» Brano scelto:
----

Corriere 26.2.16
Il rischio di affidarsi al sacro
Contro il sacro. Perché le fedi ci rendono stupidi (Rizzoli, pp. 233, e 18) di Edoardo Boncinelli
Alla
fine del II secolo d.C. Sesto Empirico apriva i propri Schizzi
pirroniani con la descrizione dei tre esiti possibili di un’attività di
ricerca ( sképsis , in greco): scoprire ciò che si cerca, dichiararlo
irraggiungibile o continuare a cercare. Gli scettici, dichiarava subito
dopo, scelgono quest’ultimo approccio. Molti secoli dopo Karl Popper, a
conclusione della Logica della scoperta scientifica (1934), affermava
che «non è il possesso della conoscenza, della verità irrefutabile, che
fa l’uomo di scienza, ma la ricerca, persistente e temerariamente
critica, della verità». L’intera storia del pensiero occidentale, dai
Presocratici ai giorni nostri, è caratterizzata dall’indagine razionale
sul mondo. Ricerca scientifica e dubbio metodico sono inseparabili: la
scienza è profana per definizione, si svolge cioè «fuori dal tempio» (
pro fano ). Al contrario della religione, che vincola ( re-ligare ) a un
certo numero di credenze indubitabili. Dubbio, dunque scienza (e
«scienza, dunque democrazia», come ha mostrato Gilberto Corbellini);
credenza, dunque religione, cioè gestione del sacro.

----

» Consegna: Prosegui l'articolo su scienza, dubbio e sacro a partire dall'ultima frase riportata.

» Dati forniti:
----

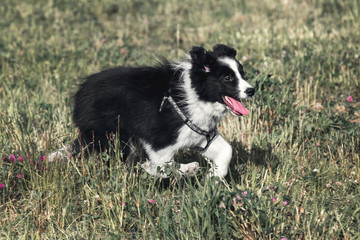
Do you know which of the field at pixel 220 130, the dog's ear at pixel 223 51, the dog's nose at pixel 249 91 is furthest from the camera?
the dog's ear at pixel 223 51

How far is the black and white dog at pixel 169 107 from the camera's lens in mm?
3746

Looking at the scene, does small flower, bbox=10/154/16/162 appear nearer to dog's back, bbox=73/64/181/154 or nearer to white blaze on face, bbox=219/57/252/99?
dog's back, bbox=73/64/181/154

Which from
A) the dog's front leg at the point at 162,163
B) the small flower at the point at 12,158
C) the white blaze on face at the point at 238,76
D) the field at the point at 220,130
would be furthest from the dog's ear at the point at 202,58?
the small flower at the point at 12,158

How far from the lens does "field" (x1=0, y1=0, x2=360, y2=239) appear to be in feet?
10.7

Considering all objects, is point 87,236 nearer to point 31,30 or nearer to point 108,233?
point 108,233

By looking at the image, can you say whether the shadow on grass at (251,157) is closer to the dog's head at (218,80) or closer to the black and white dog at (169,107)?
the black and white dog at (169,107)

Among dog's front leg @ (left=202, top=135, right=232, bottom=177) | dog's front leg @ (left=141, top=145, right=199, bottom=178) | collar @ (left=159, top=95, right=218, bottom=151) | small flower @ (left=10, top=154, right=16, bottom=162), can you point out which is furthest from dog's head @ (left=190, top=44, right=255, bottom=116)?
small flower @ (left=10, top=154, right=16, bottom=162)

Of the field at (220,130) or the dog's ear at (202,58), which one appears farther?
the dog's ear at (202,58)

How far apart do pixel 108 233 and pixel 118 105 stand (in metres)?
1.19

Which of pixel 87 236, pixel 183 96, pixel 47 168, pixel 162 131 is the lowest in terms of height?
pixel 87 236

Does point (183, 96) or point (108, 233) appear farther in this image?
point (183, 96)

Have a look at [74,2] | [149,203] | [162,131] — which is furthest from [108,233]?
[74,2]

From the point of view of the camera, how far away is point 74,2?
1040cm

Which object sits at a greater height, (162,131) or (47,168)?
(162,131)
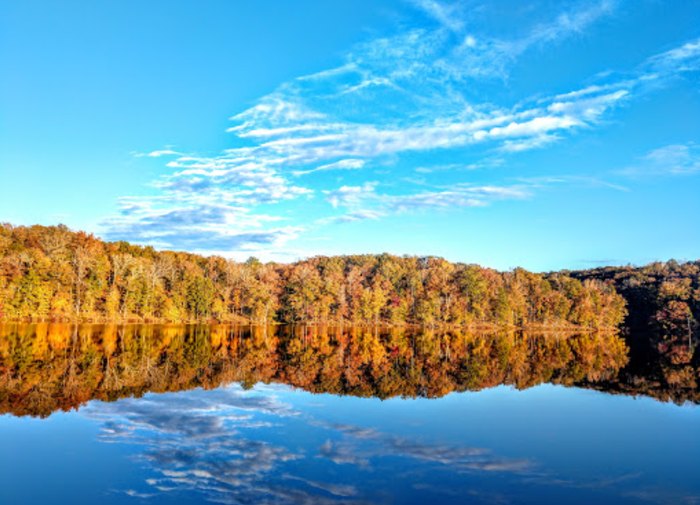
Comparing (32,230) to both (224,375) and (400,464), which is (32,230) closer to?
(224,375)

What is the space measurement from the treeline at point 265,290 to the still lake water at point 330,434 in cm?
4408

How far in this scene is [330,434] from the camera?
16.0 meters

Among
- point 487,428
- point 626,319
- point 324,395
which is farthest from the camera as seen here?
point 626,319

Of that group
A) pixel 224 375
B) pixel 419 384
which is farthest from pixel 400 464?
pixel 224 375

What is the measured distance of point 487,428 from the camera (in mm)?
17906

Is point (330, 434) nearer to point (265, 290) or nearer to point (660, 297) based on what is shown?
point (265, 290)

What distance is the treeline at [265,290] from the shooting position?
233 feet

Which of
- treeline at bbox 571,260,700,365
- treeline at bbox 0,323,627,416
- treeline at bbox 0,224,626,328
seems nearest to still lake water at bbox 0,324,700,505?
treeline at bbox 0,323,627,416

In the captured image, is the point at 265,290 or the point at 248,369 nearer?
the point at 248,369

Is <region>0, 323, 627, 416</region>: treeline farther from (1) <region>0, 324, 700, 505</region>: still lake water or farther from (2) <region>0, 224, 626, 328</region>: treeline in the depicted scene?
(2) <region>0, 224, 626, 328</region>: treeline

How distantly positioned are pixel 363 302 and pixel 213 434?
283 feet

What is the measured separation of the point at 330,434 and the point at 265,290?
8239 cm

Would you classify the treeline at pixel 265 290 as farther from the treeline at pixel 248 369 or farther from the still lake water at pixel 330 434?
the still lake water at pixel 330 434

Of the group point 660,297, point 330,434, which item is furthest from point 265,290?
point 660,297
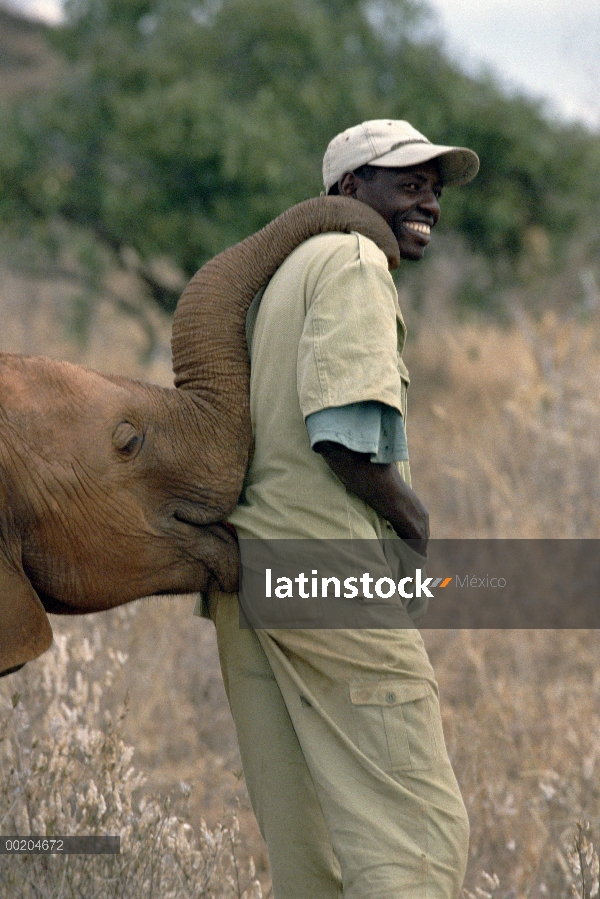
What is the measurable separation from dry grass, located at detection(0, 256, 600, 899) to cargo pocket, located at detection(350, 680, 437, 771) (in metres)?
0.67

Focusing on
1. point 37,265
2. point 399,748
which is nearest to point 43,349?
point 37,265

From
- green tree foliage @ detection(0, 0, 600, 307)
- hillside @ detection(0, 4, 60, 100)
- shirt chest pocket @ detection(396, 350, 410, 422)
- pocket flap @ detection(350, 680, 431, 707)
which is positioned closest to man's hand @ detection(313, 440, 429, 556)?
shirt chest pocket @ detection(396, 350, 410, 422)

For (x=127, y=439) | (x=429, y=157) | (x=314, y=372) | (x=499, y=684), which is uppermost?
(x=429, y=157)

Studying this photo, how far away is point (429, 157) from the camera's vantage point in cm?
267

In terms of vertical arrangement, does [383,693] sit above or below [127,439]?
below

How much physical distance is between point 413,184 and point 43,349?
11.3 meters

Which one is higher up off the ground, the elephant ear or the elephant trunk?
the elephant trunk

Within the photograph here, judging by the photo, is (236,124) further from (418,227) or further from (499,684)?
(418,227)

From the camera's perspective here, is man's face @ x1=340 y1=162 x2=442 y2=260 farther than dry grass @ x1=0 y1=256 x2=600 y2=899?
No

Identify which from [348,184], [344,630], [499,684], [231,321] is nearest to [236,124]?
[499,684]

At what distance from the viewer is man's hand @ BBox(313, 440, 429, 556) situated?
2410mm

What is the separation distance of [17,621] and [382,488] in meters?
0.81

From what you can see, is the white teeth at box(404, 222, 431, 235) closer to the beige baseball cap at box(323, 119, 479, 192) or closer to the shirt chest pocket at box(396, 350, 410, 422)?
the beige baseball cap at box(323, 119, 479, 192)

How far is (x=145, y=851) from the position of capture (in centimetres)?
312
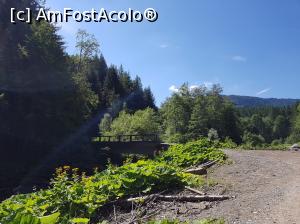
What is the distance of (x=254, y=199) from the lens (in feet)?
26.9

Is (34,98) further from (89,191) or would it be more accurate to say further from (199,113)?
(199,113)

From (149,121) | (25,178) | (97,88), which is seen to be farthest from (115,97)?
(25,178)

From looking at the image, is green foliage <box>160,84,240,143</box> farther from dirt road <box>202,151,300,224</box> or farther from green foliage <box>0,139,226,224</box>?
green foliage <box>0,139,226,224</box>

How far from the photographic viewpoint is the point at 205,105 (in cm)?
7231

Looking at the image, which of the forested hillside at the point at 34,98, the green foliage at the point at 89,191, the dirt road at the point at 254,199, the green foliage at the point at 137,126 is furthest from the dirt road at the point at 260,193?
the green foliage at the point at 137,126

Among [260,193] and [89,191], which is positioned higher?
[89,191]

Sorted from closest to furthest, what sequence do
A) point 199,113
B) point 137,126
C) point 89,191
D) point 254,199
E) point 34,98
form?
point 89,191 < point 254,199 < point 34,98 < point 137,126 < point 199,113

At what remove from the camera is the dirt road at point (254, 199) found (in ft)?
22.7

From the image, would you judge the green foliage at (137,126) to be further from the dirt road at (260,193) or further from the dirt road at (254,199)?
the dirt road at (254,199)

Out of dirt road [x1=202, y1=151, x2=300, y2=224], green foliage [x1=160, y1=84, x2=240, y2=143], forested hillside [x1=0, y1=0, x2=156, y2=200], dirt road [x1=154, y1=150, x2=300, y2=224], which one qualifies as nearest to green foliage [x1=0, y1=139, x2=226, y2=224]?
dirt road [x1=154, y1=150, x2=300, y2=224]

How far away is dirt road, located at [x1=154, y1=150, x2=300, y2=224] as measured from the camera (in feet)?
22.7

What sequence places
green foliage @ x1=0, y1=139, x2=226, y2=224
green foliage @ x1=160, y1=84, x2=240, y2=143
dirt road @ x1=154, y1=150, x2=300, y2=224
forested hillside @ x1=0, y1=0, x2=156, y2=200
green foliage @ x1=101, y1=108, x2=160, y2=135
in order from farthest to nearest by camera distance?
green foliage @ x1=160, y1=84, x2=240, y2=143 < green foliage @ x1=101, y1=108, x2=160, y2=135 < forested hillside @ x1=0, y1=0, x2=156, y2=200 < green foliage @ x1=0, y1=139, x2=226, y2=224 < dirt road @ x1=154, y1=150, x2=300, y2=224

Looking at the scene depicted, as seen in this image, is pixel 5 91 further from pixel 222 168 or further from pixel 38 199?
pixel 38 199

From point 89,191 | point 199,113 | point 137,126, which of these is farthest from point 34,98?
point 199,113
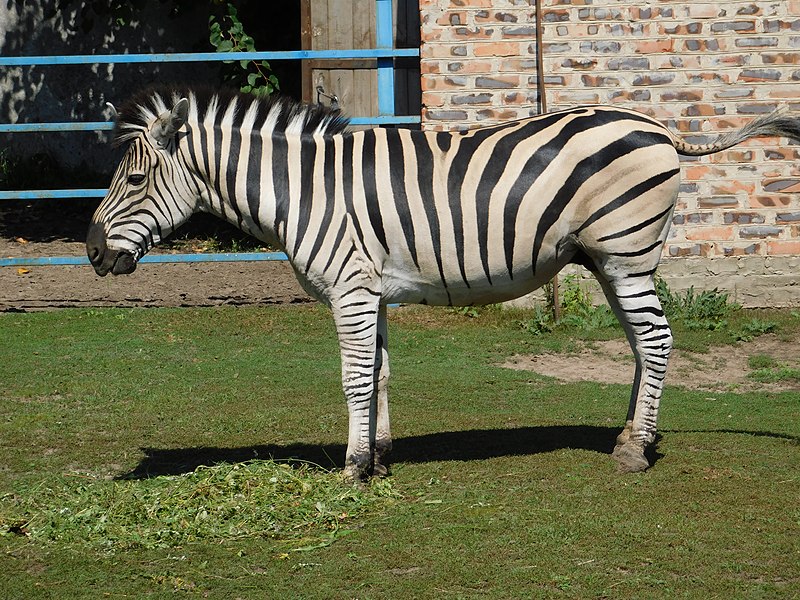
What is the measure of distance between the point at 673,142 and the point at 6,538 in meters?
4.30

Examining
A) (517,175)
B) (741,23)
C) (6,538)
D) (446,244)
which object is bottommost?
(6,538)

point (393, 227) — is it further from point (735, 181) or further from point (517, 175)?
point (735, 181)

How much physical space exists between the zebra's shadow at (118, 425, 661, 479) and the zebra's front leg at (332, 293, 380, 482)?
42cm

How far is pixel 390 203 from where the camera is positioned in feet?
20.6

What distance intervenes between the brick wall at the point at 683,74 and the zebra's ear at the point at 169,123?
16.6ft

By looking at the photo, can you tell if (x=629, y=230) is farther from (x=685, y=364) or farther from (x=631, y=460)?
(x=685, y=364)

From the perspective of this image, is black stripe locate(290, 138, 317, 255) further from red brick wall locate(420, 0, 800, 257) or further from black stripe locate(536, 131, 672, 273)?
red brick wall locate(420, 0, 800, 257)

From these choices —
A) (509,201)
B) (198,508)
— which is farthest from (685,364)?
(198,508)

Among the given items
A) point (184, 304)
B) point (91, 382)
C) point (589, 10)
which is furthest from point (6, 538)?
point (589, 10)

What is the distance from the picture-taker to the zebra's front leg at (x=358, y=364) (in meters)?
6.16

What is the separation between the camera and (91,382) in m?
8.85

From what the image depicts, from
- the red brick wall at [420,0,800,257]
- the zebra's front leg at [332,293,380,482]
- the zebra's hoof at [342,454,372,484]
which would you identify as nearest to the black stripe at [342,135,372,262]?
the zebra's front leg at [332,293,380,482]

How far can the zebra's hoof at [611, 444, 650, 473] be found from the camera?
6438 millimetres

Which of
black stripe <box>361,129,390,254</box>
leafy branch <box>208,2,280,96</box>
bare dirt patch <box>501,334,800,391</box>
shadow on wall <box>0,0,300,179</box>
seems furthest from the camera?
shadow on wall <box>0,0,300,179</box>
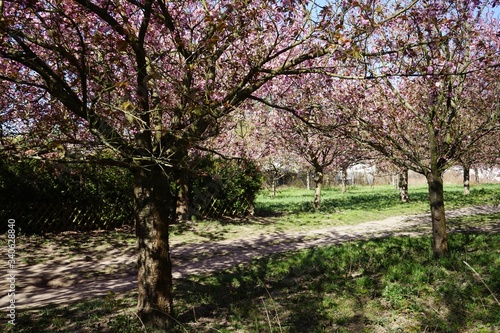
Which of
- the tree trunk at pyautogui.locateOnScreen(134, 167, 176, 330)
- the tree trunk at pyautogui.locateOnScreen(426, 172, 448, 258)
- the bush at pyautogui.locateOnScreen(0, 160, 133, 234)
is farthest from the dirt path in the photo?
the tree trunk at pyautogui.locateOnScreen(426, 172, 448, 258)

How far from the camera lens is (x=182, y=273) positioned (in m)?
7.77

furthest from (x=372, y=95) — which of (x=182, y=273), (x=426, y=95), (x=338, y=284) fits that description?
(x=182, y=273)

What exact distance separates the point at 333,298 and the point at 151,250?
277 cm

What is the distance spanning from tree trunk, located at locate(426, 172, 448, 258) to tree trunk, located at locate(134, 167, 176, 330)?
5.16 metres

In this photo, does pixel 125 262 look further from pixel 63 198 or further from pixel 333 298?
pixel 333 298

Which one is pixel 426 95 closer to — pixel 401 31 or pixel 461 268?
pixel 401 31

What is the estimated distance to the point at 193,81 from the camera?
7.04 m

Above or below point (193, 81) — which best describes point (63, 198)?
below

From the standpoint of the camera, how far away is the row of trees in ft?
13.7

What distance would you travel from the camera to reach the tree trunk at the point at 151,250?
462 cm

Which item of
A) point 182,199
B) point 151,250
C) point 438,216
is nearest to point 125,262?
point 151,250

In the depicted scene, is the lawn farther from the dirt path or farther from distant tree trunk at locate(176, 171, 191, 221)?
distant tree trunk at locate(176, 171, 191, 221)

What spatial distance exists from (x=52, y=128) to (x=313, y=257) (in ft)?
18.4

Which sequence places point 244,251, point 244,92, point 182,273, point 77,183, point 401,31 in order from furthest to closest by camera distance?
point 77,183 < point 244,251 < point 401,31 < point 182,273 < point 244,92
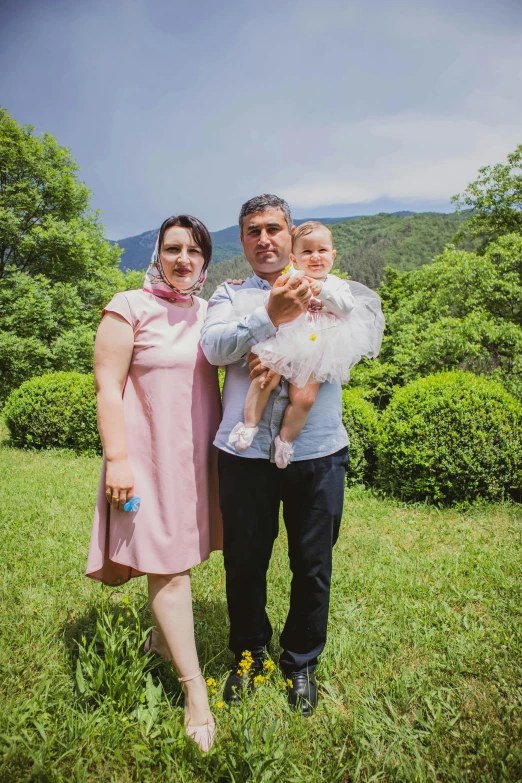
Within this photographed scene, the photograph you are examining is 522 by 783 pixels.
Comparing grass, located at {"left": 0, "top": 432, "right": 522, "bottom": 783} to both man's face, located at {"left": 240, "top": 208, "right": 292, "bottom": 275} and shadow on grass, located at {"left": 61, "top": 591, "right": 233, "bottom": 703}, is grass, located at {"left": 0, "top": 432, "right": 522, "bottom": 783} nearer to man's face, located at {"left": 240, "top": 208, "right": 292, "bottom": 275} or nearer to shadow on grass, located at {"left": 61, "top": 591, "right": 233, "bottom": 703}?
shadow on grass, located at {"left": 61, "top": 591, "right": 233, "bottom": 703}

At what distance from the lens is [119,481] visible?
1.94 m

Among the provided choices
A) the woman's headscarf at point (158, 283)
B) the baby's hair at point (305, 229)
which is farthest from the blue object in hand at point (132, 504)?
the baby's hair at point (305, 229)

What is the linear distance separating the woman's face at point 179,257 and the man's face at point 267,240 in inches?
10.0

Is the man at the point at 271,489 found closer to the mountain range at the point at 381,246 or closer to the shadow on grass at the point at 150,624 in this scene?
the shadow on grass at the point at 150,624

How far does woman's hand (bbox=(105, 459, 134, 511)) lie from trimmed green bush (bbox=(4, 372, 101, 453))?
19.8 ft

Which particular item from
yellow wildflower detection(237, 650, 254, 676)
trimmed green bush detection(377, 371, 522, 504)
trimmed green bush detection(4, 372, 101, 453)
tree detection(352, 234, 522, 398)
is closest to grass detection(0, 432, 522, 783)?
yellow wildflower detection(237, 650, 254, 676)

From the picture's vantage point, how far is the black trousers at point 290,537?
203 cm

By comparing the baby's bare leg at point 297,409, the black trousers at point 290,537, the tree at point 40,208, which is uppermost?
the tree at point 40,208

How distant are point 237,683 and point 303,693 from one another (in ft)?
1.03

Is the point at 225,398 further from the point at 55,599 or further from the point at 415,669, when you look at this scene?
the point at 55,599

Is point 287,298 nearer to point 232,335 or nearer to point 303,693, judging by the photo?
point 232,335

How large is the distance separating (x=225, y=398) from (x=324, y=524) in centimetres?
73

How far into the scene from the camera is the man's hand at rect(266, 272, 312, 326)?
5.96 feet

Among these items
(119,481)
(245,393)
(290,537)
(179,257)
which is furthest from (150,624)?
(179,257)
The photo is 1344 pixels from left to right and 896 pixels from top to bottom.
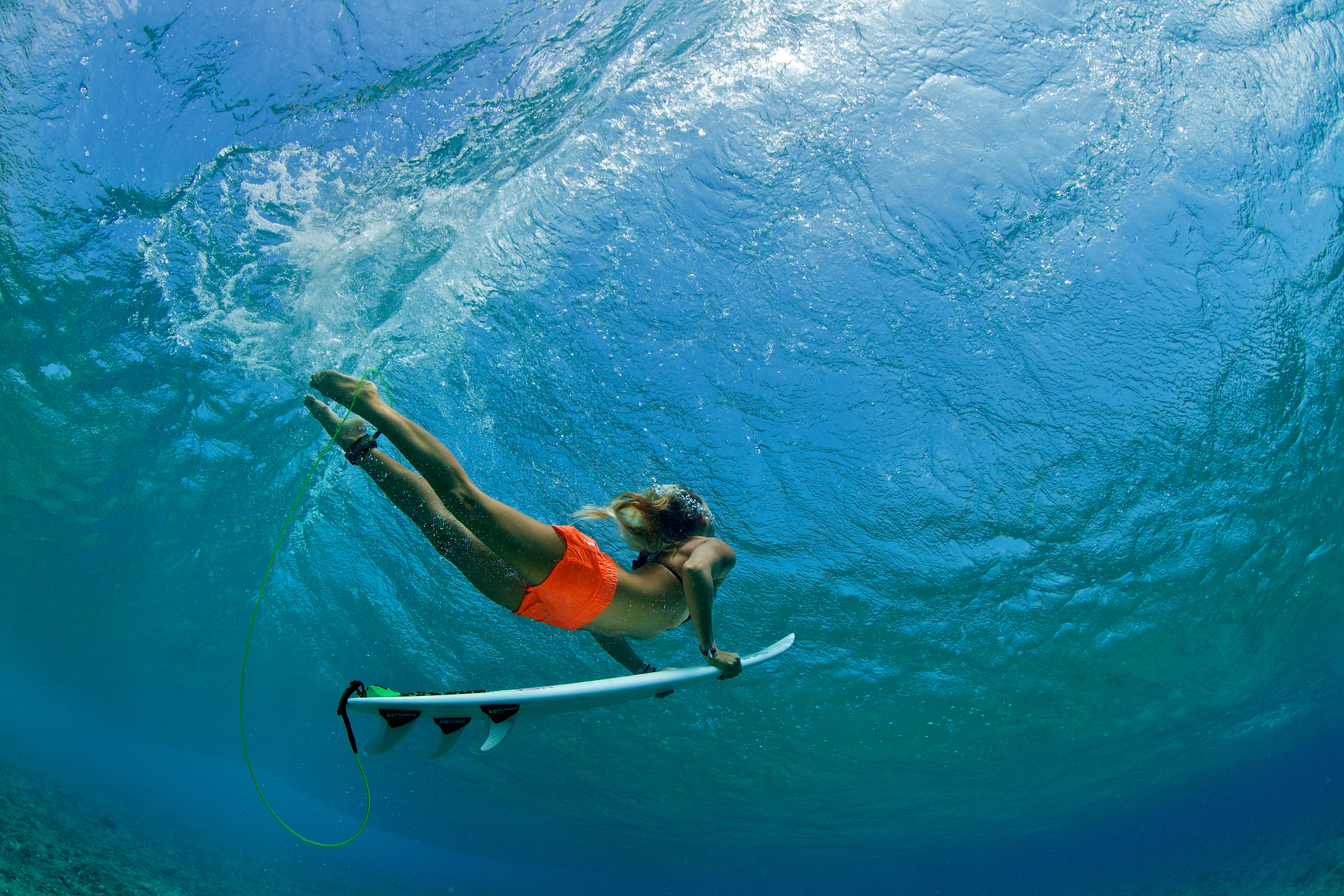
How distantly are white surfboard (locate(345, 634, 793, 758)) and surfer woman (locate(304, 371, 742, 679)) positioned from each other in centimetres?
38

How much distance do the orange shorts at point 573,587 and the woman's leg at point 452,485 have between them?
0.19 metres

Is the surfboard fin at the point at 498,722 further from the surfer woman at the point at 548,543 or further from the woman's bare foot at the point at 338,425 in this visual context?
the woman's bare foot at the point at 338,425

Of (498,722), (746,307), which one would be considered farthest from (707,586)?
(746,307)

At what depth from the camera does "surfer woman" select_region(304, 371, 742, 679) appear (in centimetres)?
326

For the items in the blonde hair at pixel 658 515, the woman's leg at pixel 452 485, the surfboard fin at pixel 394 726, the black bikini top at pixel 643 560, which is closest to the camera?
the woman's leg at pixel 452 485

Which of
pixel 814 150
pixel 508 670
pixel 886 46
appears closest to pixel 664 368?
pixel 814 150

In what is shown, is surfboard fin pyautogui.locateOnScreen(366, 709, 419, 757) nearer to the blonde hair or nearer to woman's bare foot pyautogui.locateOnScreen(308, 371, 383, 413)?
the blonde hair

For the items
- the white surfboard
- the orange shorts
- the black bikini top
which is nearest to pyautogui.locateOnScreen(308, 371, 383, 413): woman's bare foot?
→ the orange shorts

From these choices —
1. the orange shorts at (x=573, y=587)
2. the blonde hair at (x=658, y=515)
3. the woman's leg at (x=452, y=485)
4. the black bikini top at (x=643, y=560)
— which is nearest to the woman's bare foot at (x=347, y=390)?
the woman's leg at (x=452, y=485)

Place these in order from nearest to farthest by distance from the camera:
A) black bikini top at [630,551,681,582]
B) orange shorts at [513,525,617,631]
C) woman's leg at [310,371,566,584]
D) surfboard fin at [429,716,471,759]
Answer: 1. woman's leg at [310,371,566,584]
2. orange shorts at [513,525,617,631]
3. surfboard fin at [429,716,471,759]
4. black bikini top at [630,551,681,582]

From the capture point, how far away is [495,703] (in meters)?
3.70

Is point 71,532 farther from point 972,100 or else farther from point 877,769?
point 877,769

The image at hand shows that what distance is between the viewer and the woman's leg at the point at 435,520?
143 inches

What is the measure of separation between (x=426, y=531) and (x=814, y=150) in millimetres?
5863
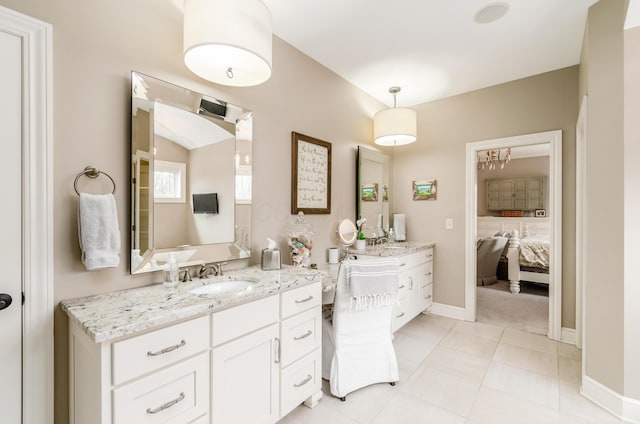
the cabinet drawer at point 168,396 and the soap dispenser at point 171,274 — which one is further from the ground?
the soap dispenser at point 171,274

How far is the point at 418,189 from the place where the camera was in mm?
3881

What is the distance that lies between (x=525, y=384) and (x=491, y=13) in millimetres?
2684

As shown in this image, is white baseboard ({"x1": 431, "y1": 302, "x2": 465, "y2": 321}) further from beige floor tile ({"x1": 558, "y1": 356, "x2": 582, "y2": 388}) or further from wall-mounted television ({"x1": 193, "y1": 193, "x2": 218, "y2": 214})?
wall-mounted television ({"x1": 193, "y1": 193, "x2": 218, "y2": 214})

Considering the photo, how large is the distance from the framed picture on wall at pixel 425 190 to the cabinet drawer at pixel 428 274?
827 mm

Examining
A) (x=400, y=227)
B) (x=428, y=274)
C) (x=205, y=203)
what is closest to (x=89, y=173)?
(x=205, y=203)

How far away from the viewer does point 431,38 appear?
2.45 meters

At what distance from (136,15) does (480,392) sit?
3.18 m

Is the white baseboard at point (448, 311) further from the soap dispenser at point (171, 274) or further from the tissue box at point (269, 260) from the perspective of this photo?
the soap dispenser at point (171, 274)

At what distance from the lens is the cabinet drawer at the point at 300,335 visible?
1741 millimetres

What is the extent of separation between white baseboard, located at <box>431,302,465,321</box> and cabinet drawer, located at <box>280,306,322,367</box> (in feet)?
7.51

----

» Risposta attesa:
La nostra
società vive quotidianamente di scienza (per sostentarci, viaggiare,
comunicare e quant’altro) e ampie fasce della popolazione si
entusiasmano per le conquiste della ricerca: ne è un esempio il recente
clamore seguito all’annuncio della rilevazione delle onde
gravitazionali, previste un secolo fa da Albert Einstein con l’esercizio
della pura ragione. Eppure la nostra non è una società secolarizzata:
è, anzi, una società in cui il senso del sacro — l’idea di appartenenza,
di adesione a un gruppo — appare sempre più forte. E sempre di più le
nostre comunità sembrano essere il terreno di coltura ideale per ogni
sorta di fondamentalismi. Nel suo ultimo libro Contro il sacro. Perché
le fedi ci rendono stupidi (Rizzoli, pp. 233, e 18) Edoardo Boncinelli
ci invita a riflettere su questa contraddizione, illustrando i bisogni
biologici e sociali che hanno favorito la nascita e la crescita
dell’idea del sacro. L’uomo sente la necessità di avere punti di
riferimento (all’interno o all’esterno di una religione costituita): per
orientarsi in ciò che non conosce, per agire e per sopravvivere. È
forse per noi un’esigenza ineludibile, ma rischia di svilire la nostra
stessa natura. A questi «appigli», sostiene infatti Boncinelli, sarebbe
bene aggrapparsi il meno possibile: altrimenti finiamo per assuefarci a
un modo di ragionare in cui non c’è più spazio per la libertà
individuale. Il culto del sacro, qualunque esso sia, ci porta a
escludere l’idea che alcune cose possano avvenire semplicemente per
caso, senza una ragione specifica o senza una ragione semplice da
individuare. La convinzione che dietro a ogni cosa ci sia un «agente» ci
porta a pensare che esistano sempre dei responsabili (altri da noi)
alla base degli eventi. Siamo allora portati a giudicare e a condannare,
rifiutando ogni responsabilità. Nel «sonno della ragione» la
razionalità si mette al servizio dell’emotività e dell’irrazionalità, e
il ricorso all’intoccabilità del sacro favorisce l’ignoranza e conduce
all’isolamento.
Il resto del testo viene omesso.